Mr Johnston said: “There should be no discrepancy – it does not serve their public, or our public, well.
“It will be seen as being unfair, illogical and it brings everybody in the trade, and indeed the councils, into disrepute.”
“I think all the bars want is consistency.
“Of course they want to be open, and of course they want a level playing field with establishments that can sell a meal and then allow people to sit outside drinking without food for a considerable time afterwards, as is allowed under level two.
“If the government wants to cut down on Covid-19 and thinks that wet-led pubs are the big risk, then rules should be equally applied in the city as they are in the other tier 2 authorities, including Aberdeenshire.”

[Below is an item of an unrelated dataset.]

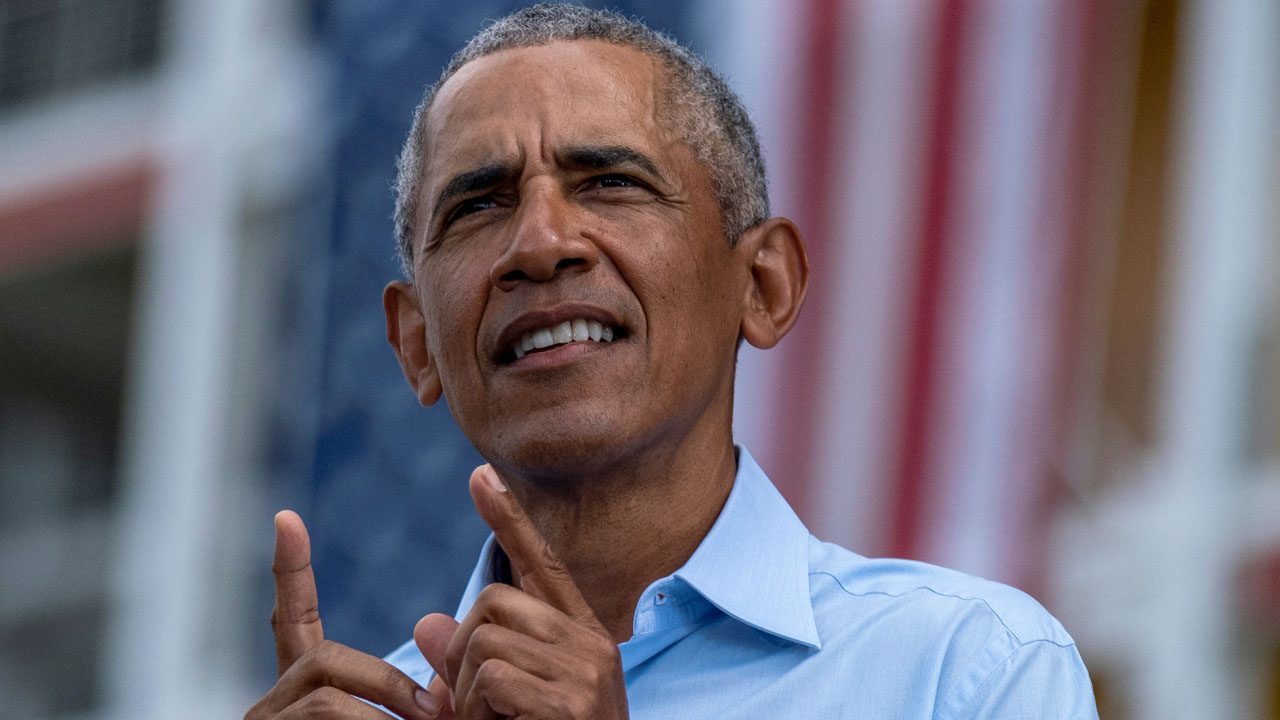 Obama hits the stump in US battleground Virginia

Outgoing Aberdeenshire Council leader Jim Gifford would not comment on Aberdeen’s stance but said “everything we all do has to be done in a way that doesn’t confuse people”.
“Councils all know the rules and regulations and we expect everyone to follow them but we are doing what we have to do and others can interpret things as they see fit,” he added.
A pub landlord in the north of Aberdeenshire was far more critical – hitting out at his council for shutting him down while similar businesses in the city can still trade.
Fearing repercussions from the licensing authority, he did not want to be named but came forward to air frustrations at inequality.
The man told The P&J: “The silly thing you can have two pubs next door to each other – one doing food and one not and both with beer gardens – and one has to close and the other doesn’t.
“The council said the regulations allow someone who sells food to also serve drink in their outside area, without food.
“If they can, why can’t I?
“This can be interpreted anyway they want and it’s no clearer from looking at the government’s hospitality question and answer site.
“They want us to abide by the rules – which I’m happy to do – but it should be a fair and level playing field for everyone.
“It’s galling, I even contacted Aberdeen City Council and they told me ‘food and non-food pubs are permitted to serve alcohol in outside licensed areas’.
“How can two councils in the north-east have different sets of regulations – surely it has to be the same.
“There has to one of them right and someone who is wrong.
“We have been allowed to spend money – which most of us can ill afford – to set up beer gardens, assuming we were going to be allowed to use them.”